» **What to work on**
a – Answer these questions from the homeland security article:
(i) From what town was Bernard Kerik speaking during the telephone interview?
(ii) What did Rudy Giuliani tell reporters on Saturday?
(iii) What post in the department does Asa Hutchinson hold?
b – Pick up the homeland security article after its last sentence and write a few more paragraphs in the same news style.

===== Reading text

Search to fill top security post on again

Donna De La Cruz Associated Press

WASHINGTON – The White House renewed its search for a homeland security chief Saturday as the candidate President Bush thought ideal apologized for an immigration problem involving a family housekeeper that forced him to withdraw.

“I owe the president … a great apology that this may have caused him and his administration a big distraction,” Bernard Kerik said in a telephone interview with the Associated Press.

Speaking from his home in Franklin Lakes, N.J., the 49-year-old Kerik said he had discovered a few days ago that he did not pay all required taxes for a family nanny-housekeeper and that the woman may have been in the country illegally.

The surprise withdrawal by the former New York City police commissioner sent Bush back in search of a nominee to head the sprawling Homeland Security Department, which was created after Sept. 11, 2001, to improve coordination and protection against future terrorist attacks.

On Saturday, former New York mayor Rudy Giuliani, who has been mentioned as a possible choice, expressed no interest in the job. “I am not a candidate,” he told reporters.

Sen. Susan Collins, the Maine Republican who heads the Senate committee that will take up the nomination, said two “terrific choices” would be Asa Hutchinson, the department’s undersecretary for border and transportation security, and Sen. Joe Lieberman, D-Conn.

==========
===== Material

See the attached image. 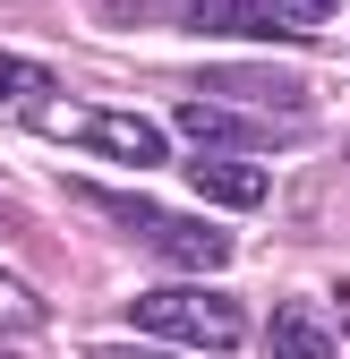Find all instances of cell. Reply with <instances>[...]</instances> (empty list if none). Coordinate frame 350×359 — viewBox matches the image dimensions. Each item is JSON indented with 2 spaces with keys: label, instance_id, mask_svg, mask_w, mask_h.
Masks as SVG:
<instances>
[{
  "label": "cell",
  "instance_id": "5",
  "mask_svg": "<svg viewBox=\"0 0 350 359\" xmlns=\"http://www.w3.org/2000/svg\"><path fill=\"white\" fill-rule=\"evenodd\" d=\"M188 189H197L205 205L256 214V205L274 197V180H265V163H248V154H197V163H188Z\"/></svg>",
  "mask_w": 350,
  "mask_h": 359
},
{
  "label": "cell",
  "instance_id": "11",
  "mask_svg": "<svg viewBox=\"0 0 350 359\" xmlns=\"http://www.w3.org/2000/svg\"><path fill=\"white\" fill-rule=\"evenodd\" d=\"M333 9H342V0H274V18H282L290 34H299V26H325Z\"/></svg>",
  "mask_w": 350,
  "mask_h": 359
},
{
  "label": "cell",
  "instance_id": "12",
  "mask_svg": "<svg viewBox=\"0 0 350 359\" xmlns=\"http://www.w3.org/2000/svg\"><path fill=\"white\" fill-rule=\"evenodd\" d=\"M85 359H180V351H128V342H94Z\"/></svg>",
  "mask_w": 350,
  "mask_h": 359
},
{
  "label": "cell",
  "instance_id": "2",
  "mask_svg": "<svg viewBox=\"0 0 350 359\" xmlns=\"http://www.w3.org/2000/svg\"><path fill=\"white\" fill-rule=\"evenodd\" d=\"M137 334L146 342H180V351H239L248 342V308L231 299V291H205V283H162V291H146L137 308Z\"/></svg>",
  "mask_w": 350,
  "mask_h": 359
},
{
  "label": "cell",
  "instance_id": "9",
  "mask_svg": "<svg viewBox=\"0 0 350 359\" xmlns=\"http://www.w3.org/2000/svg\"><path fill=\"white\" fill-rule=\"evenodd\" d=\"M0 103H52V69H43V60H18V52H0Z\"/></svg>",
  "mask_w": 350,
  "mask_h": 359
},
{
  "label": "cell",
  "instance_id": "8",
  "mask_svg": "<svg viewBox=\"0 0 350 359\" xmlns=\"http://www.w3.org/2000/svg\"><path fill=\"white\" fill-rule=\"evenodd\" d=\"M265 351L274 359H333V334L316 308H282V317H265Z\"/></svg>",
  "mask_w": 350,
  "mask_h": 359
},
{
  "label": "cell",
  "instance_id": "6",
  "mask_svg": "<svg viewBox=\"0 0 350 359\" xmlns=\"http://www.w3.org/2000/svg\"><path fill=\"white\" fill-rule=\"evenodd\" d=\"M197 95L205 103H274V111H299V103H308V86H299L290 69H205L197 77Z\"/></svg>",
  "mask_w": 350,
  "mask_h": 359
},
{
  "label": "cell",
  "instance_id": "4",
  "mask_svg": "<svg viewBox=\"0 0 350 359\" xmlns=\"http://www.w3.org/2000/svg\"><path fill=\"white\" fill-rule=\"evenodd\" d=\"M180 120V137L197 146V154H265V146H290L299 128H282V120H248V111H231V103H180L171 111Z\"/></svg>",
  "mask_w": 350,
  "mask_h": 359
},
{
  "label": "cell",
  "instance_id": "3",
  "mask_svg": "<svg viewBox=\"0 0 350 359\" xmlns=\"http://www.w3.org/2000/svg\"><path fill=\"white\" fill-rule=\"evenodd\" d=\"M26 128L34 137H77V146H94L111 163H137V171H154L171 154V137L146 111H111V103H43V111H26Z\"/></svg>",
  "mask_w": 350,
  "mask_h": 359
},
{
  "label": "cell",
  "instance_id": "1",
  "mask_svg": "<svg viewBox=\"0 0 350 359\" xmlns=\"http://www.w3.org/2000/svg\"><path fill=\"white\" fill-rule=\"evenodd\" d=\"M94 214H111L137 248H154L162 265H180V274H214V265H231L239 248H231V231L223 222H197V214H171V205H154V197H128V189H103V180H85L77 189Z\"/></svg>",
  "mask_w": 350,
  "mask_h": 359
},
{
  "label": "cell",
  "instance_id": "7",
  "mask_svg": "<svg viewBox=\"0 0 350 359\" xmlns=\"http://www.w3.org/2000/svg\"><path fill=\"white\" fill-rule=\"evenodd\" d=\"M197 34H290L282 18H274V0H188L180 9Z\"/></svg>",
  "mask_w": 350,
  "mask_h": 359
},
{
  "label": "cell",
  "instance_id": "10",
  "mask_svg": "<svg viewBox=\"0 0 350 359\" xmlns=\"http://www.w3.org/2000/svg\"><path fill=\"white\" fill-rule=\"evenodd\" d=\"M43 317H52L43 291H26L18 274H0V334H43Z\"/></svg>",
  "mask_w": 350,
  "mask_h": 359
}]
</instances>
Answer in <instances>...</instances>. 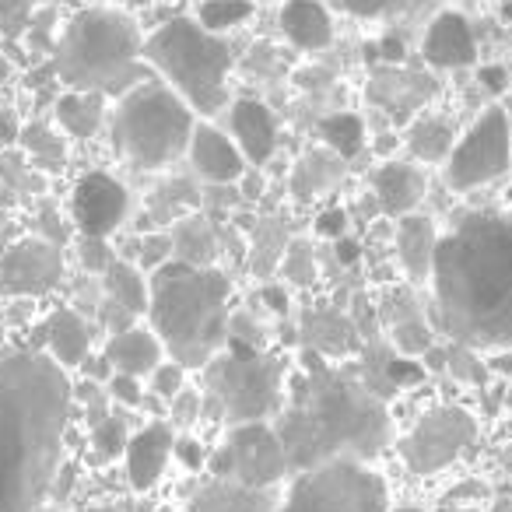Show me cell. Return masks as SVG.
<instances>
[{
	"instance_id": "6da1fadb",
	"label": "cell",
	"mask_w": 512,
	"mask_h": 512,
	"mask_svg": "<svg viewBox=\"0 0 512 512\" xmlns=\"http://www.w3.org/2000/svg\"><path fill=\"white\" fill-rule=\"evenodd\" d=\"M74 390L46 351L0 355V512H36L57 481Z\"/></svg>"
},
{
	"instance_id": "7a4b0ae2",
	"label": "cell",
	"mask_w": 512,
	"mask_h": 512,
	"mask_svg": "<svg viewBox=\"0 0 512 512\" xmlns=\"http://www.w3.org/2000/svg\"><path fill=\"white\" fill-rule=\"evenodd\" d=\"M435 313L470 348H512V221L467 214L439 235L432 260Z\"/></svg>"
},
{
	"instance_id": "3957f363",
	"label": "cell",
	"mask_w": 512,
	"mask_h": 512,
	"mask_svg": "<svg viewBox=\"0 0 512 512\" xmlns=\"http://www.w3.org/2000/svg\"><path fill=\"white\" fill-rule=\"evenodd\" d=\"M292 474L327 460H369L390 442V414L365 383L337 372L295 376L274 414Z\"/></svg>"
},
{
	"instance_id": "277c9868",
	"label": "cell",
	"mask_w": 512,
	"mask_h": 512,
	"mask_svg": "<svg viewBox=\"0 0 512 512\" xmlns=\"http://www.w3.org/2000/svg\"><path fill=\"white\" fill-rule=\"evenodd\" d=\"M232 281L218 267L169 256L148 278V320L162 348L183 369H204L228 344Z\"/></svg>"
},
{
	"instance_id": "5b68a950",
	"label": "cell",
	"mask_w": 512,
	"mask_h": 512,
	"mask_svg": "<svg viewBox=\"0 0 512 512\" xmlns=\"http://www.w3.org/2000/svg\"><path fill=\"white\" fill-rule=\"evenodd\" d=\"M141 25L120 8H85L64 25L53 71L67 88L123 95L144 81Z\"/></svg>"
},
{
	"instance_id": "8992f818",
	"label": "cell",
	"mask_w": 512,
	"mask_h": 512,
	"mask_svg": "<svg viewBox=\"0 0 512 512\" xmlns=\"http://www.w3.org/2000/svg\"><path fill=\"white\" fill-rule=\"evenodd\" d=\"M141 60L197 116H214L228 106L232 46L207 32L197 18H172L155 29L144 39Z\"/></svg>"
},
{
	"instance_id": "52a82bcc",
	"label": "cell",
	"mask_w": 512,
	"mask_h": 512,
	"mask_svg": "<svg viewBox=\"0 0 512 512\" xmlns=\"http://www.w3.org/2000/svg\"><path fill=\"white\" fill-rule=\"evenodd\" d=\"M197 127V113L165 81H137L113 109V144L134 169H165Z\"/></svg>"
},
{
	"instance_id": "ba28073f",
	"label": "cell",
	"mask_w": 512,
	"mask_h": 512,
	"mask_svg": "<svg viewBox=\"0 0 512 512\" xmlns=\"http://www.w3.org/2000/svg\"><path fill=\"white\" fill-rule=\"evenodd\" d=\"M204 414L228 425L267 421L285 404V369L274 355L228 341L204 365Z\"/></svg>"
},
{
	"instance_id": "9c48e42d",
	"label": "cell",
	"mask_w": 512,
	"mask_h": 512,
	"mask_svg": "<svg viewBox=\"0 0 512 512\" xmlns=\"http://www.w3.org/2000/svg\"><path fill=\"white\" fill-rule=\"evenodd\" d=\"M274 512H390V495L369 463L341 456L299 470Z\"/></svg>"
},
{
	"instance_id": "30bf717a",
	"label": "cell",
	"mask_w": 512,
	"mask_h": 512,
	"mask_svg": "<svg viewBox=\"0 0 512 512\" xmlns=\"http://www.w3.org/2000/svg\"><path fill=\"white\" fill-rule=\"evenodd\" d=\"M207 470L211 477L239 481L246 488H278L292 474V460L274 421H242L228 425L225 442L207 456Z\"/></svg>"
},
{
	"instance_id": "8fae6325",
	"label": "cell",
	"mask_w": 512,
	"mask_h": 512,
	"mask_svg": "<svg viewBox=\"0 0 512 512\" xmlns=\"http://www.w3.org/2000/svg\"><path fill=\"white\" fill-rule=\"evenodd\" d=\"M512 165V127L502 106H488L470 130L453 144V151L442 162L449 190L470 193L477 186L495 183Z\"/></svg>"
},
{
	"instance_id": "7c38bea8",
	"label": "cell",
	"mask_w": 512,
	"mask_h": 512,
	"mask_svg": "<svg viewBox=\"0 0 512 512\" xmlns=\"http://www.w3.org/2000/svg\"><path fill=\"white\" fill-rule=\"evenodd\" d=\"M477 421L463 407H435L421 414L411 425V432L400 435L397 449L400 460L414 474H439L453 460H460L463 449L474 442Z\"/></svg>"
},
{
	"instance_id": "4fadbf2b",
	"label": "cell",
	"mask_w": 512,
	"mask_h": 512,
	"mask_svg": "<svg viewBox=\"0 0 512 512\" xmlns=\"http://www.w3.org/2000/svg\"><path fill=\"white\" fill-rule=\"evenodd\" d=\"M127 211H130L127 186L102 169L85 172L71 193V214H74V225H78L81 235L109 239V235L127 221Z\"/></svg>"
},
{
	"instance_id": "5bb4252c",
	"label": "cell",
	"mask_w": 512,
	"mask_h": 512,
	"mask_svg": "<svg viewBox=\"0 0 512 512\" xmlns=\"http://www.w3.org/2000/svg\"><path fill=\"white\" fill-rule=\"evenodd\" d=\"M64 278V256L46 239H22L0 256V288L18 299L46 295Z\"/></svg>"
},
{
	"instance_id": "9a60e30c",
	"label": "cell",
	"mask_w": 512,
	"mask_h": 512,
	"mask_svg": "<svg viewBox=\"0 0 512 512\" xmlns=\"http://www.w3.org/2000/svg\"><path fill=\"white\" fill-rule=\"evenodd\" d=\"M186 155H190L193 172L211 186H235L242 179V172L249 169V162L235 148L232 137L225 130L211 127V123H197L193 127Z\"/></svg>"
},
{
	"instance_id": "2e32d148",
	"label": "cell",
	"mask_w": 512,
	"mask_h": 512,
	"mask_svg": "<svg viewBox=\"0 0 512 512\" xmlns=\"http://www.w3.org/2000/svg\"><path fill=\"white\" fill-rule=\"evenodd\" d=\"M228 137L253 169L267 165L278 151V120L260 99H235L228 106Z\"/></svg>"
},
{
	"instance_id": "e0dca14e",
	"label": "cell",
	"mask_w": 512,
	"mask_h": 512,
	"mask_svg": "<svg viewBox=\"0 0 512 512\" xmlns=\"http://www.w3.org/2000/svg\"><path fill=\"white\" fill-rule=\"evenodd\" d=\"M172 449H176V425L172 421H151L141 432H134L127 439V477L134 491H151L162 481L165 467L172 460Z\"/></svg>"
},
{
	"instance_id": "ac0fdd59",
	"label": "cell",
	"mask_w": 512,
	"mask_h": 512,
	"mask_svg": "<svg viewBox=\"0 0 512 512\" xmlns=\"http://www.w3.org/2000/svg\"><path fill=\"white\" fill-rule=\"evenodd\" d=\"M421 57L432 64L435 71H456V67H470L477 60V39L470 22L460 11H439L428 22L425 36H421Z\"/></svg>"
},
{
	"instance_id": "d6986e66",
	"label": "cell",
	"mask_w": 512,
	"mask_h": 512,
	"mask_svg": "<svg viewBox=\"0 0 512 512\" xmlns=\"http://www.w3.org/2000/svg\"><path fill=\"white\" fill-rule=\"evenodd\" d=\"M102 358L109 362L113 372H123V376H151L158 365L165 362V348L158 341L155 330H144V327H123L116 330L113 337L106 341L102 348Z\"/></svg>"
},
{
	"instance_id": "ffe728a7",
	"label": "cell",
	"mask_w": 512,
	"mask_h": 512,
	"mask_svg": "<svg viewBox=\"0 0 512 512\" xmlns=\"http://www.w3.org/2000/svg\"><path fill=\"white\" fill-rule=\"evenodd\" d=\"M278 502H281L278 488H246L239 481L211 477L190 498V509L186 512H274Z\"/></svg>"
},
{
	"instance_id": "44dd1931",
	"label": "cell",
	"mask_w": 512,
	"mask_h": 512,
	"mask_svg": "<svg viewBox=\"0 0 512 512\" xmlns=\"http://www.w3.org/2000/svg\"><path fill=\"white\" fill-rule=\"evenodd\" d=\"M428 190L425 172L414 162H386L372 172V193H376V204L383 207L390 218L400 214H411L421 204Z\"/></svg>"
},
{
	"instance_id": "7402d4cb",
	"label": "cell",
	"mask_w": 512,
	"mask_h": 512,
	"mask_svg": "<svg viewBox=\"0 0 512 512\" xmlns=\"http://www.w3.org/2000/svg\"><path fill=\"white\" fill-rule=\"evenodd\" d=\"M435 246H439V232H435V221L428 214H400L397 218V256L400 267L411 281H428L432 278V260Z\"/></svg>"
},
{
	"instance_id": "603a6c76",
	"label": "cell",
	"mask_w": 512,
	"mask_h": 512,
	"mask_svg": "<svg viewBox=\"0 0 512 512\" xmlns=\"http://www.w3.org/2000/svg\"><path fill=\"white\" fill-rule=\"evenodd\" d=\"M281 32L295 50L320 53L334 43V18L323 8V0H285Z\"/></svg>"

==========

» **Responses per task**
a –
(i) Franklin Lakes, N.J.
(ii) "I am not a candidate."
(iii) Undersecretary for border and transportation security

b –
Among the names that had been circulating for the post before Kerik’s selection on Dec. 3 were Joe Allbaugh, former director of the Federal Emergency Management Agency; Mike Leavitt, former Utah governor and now head of the Environmental Protection Agency; and White House homeland security adviser Fran Townsend.

But it was still possible that the White House would break the search wide open again rather than return to the previous stable of top contenders, said a senior administration official, speaking on condition of anonymity.

Meanwhile, questions continued over how the White House review process could have missed the kind of “nanny problem” that scuttled high-level appointments in both the Clinton administration and the first Bush administration.

“There’s a standard vetting process that we go through with all nominees and certainly we did that” with Kerik, White House spokeswoman Claire Buchan said. She said it was solely Kerik’s decision to withdraw late Friday.